時計を見ると、すでに23時を回っていた。
今日はもう帰ろうか?
コンクールを目の前にして練習には熱が入る。
いくらやってもやりすぎと言うことはないのだ。
本当だったら、ここに泊り込んで弾き込みたい気持ちもあるが、睡眠をきちんととって、体調管理をするのもコンクール前の準備の一つだ。
それに蒼にも逢いたい。
今朝は目が覚めると、すでに蒼の姿はなかった。
一日一回、彼と顔を合わせないと落ち着かないのだ。
防音室は窓がないので、外がどんな状況なのかは分からないけど、天気予報だと雨ではないと思われる。
ケースを持ち上げ、階下に降りると、リビングでテレビを見ていた柴田が顔を上げた。
「帰るのか?」
「はい。すみません。
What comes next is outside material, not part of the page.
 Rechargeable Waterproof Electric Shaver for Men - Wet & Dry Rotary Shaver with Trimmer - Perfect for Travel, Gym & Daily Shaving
毎日毎日、遅くまで」
「おれは構わないよ」
「また明日も宜しくお願いします」
頭を下げて外に出る。
いい夜空だった。
星がきらきらしていて、疲れも取れた気がする。
「あいつ、もう寝ているだろうな……」
深呼吸をして、車に乗り込んだ。
最近は、いくら疲れていても帰宅する時間はうきうきして楽しいものだった。
帰宅すると、彼が待っているからだ。
それを想像しただけで嬉しくなってしまう。
しかし、今日は違っていた。
アパートの駐車場に到着すると、いつも電気がついている部屋は真っ暗だった。
「?」
もう寝てしまったのだろうか?
いつもは、寝てしまっていても関口のために電気を着けておいてくれることが多いのに。
珍しいことだ。
それともまだ帰っていないのだろうか?
「ただいまー……?」
室内は静まり返っている。
「あれ……?蒼?」
寝ているとしてもすやすや寝息が聞こえるものだ。
なんだか人の気配がしない。
もうこんな時間なのに。
残業?
そんなはずはないと思うんだけど……。
電気を着けると、誰もいなかった。
ベッドも綺麗なものだ。
関口が今朝出たときのまま。
どうしたんだろうか?
楽器を置いて、関口はため息を吐く。
せっかく蒼に逢えると期待して、楽しみにしていたのに。
荷物を片付けて、ベッドに寝転がろうとしたとき。
テーブルの上に無造作に置いてある紙切れを見つけた。
「なんだこれ……」
蒼がいないので疲れがどっと出たらしい。
腕が重く感じられた。
紙面には大雑把な、蒼らしい字が記載されていた。
『関口へ
今日から残業が続くことになりました。
朝も早いし。
不規則になるので邪魔になると思います。
だから3、4日、友達の家に世話になることにしました。
勝手で悪いけど、その方がのんびり練習に専念できると思う。
本番は休みだから見に行くね。
頑張ってね。
蒼』
関口は目を疑う。
は!?
どういうことだ?
友達って……。
そんな面倒を見てくれる友達がいるなんて、聞いたことがない!
「あいつ!」
む~っとして手紙をくしゃくしゃにする。
余計なお世話もいいとこだ。
蒼がいて邪魔だなんて思ったことは、これっぽっちもない。
むしろいてもらってありがたいくらいなのだ。
疲れと苛立ちと。
怒りがこみ上げる。
文句を言って呼び戻さないと。
しかし、携帯に手を着けてはっとした。
彼は蒼の携帯番号を知らない。
なんてことだ。
あまりに身近すぎて、番号の交換をしていなかったのだ。
焦る。
のんびりだって?
できるはずがない。
今の関口にとって、蒼に逢えないことほど、ストレスの原因になるものはないのだから。
イライラした。
余計な気を回してくれたものだ。
蒼のお人よしに腹だった。
あんまりイラついたせいで、なんだか寝付けない気がする。
「一体なんなんだよ……」
自分のイラつきが良く分からない。
どうして蒼が必要なのか?
こんなにも蒼がいないことが精神的にダメージを受けるとは思ってもみなかった。
ぼんやりと呟く。
「蒼……」
ほんわかお日様みたいな蒼の笑顔が見たかった。